Copy the data below line for line, keeping every character as it is, but leave out the pictures.

▶ _DATASET_:
-----

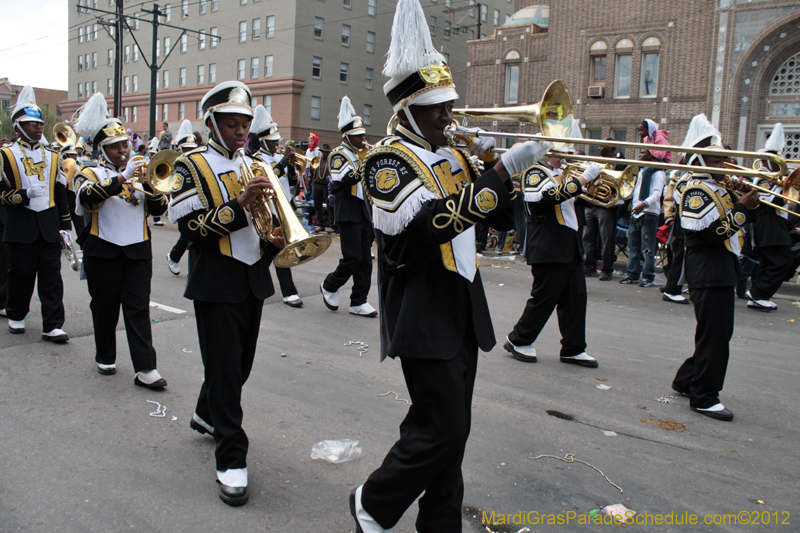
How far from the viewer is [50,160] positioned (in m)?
6.36

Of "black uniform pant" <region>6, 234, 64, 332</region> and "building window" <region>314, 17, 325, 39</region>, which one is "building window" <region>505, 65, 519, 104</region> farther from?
"black uniform pant" <region>6, 234, 64, 332</region>

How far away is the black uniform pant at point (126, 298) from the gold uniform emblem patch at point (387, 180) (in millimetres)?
2973

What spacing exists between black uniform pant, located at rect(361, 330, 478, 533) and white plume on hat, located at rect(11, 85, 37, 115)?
543 centimetres

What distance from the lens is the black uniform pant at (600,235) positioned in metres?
10.7

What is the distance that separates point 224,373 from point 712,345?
3439mm

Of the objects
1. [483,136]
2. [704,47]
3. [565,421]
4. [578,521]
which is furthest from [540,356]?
[704,47]

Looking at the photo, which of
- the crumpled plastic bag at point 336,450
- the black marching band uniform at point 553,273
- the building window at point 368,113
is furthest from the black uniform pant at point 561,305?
the building window at point 368,113

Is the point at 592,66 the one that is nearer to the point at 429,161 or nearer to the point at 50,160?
the point at 50,160

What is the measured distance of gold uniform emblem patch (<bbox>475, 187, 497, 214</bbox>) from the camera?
8.21 feet

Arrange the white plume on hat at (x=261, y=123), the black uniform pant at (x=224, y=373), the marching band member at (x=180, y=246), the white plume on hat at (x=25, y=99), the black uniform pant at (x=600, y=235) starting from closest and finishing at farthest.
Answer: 1. the black uniform pant at (x=224, y=373)
2. the white plume on hat at (x=25, y=99)
3. the white plume on hat at (x=261, y=123)
4. the marching band member at (x=180, y=246)
5. the black uniform pant at (x=600, y=235)

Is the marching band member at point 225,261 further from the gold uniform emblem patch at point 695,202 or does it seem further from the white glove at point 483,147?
the gold uniform emblem patch at point 695,202

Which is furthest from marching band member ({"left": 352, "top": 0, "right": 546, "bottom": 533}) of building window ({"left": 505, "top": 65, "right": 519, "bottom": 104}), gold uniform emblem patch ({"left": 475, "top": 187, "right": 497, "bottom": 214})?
building window ({"left": 505, "top": 65, "right": 519, "bottom": 104})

-----

▶ _TASK ANSWER_:
How far from the viewer is [50,160] positioned (in m)?
6.36

Of "black uniform pant" <region>6, 234, 64, 332</region> and "building window" <region>314, 17, 325, 39</region>, which one is "building window" <region>505, 65, 519, 104</region> farther from?
"black uniform pant" <region>6, 234, 64, 332</region>

How far away is the black uniform pant at point (126, 298) from the gold uniform emblem patch at point (387, 180) (in millimetres)?
2973

What spacing exists between black uniform pant, located at rect(361, 330, 478, 533) and white plume on hat, located at rect(11, 85, 37, 115)?
543 centimetres

What distance from the lens is the black uniform pant at (600,235) positioned in metres?
10.7

What is the distance that separates point 224,373 from point 712,345?
3439mm

Of the objects
1. [483,136]
2. [704,47]
3. [565,421]
4. [578,521]
which is furthest from [540,356]?
[704,47]

Looking at the photo, which of
- the crumpled plastic bag at point 336,450
- the black marching band uniform at point 553,273
- the building window at point 368,113
is furthest from the black uniform pant at point 561,305?
the building window at point 368,113

Is the point at 592,66 the one that is nearer to the point at 429,161 or nearer to the point at 50,160?
the point at 50,160

What is the measured distance of gold uniform emblem patch (<bbox>475, 187, 497, 214</bbox>) from the camera?
8.21 feet

Arrange the white plume on hat at (x=261, y=123), the black uniform pant at (x=224, y=373), the marching band member at (x=180, y=246), the white plume on hat at (x=25, y=99), the black uniform pant at (x=600, y=235) starting from closest and finishing at farthest.
Answer: 1. the black uniform pant at (x=224, y=373)
2. the white plume on hat at (x=25, y=99)
3. the white plume on hat at (x=261, y=123)
4. the marching band member at (x=180, y=246)
5. the black uniform pant at (x=600, y=235)

Is the marching band member at point 225,261 further from the gold uniform emblem patch at point 695,202 or does it seem further from the white glove at point 483,147?
the gold uniform emblem patch at point 695,202

Which is furthest from marching band member ({"left": 352, "top": 0, "right": 546, "bottom": 533}) of building window ({"left": 505, "top": 65, "right": 519, "bottom": 104}), gold uniform emblem patch ({"left": 475, "top": 187, "right": 497, "bottom": 214})?
building window ({"left": 505, "top": 65, "right": 519, "bottom": 104})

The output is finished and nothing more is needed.